Sex & Love

The Ira Glass Infatuation Post/This American Life Roundup: “The Bridge”

This American Strife  This week’s Life started at the very best view of Chicago near the WBEZ offices. Driving down Lake Shore Drive, with the lake to the east and the city to the west, the river arrives under you at … Read More

By / May 12, 2010

This American Strife 

This week’s Life started at the very best view of Chicago near the WBEZ offices. Driving down Lake Shore Drive, with the lake to the east and the city to the west, the river arrives under you at this point at 30-60 mph and beautiful things start to happen: Ira begins to wax poetic about a hole in this drawbridge where a fellow Chicagoan used to reside. 

This humorous story that most of the city’s folk remember from several years ago tenderly introduces a fairly dreary hour. Overall, it’s been a depressing week on TAL, and in the world at large. But, even when life happens it’s okay to tune out and get turned on as best as you can; even sad clowns need lovin’.  

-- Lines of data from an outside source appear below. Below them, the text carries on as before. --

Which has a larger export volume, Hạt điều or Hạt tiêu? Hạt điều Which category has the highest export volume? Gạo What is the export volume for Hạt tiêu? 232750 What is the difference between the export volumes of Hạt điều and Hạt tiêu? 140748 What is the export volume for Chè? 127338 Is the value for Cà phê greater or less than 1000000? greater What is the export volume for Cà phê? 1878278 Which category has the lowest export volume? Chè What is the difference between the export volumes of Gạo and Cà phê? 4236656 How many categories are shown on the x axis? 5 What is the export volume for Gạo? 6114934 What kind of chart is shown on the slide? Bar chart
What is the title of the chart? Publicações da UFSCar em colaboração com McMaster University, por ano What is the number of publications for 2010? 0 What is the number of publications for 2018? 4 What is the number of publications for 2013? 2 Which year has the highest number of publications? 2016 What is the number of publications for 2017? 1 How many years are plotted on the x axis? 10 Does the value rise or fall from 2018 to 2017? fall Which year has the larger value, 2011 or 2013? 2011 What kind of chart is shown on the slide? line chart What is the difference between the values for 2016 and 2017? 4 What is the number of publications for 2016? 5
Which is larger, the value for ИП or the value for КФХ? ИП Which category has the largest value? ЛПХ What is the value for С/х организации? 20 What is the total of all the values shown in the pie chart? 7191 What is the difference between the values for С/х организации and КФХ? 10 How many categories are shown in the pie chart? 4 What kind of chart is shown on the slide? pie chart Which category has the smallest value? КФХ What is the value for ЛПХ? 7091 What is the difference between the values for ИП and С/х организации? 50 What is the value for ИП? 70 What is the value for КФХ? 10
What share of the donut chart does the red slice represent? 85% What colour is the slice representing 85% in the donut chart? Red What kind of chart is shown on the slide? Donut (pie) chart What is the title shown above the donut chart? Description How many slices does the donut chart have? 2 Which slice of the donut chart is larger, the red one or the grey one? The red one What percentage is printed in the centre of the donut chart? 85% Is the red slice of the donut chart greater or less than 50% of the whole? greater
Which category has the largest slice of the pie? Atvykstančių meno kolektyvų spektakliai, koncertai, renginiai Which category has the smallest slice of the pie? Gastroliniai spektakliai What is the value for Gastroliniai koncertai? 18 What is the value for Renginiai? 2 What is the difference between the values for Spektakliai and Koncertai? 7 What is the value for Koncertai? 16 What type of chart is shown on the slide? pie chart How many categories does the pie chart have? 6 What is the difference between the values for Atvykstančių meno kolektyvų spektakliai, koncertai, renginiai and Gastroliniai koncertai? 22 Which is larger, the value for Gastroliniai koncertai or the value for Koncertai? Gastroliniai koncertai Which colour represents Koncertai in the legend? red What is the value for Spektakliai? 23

Act 1: I am going to punch you in the face 

Suicide without Hollywood romanticizationwith a communist backdrop.  It’s one of my favorite stimuli actually, but only when there’s vodka in my left hand and Lenin on the wall behind me. But there’s something to be said for the need to be in the mood. It’s kind of like when you turn on a snuff flick absentmindedly when all you wanted was some softcore Skinemax action to take the edge off of your day, but ended up with a whole other bag of worms to deal with.  

While the act’s focus on the corporeal and all the ugliness of life does nothing for my lusting, things turn around when Chen Sah, a man who scouts a four-mile-long bridge in Nanjing for suicidal jumpers and blogs about it, begins to finally open up aftera drink with interviewer Mike Paterniti "loosens the tongue." There’s nothing like taking advantage of your rendezvous with a little canned heat to get the evening going.  

It all turns gonzo/ surreal when Paterniti drunkenly stops one man’s attempt to jump that made the hero "kind of nauseous." Turmoil ensues as Mr. Chen says to the near-dead man, "I am going to punch you in the face." Whatever works. 

Act 2: He’s a lot more worried about his tunnel collapsing than about Israel making peace with Hamas 

In a tunnel between Gaza and Egypt, Lee Marvin-type Abu Mohammad really turned me on. He is interviewed by Nancy Updike about his role as an owner of a tunnel acting as an underground black market exchange. He brazenly sold all his land for the prospect of a better future, sacrificing stability for a walk on the wild side, making risks for fortune. It’s similar to the immigrant experience where severe escapism allows for a pimper life.  

Forget tradition, comfort, and legality-we’re working outside of all that…with Hamas-enforced laws. It recalls Bond-wannabe Russian Chicago mafiosa fleecing their countrymen. Full of Hollywood potential, but tres unsexy.

Act 3: They are pitching tents and camping out by the Julia Tuttle Causeway 

Clash of the bureaucracies raise my heart rate, but not in a sexy way.  

Returning to fun Florida for another unique lawmaking extravaganza, a county orders people charged with sexual assault out of their houses to live under a bridge because it is the only place that complies with angry-father-turned-lobbyist Ron Book’s successfully passed law that requires a residence for such offenders that is at least 2500 feet from schools, playgrounds and daycare centers.  

Can’t these people move to a different, less perilous county? How does turning a bunch of child molesters into outdoor trolls protect children anyway? And who the hell gave Ron Book singular responsibilities over a) vengeful lawmaking that promote homelessness and b) conflict of interest eradication of the homelessness problem in the Miami? Fuck you, Florida. 

The Verdict

"There’s no hope for you here," belts Jack White. And I have a feeling he’s referring to my libido. But not even the Most Interesting Man in the World can win them all. I still love you, Ira.